:: Requirement ::
The data below is to be repeated in full, exactly as given.

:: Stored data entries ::
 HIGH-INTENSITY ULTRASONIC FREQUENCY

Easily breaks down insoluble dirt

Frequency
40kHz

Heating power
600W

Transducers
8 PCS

:: Reply to the task ::
 HIGH-INTENSITY ULTRASONIC FREQUENCY

Easily breaks down insoluble dirt

Frequency
40kHz

Heating power
600W

Transducers
8 PCS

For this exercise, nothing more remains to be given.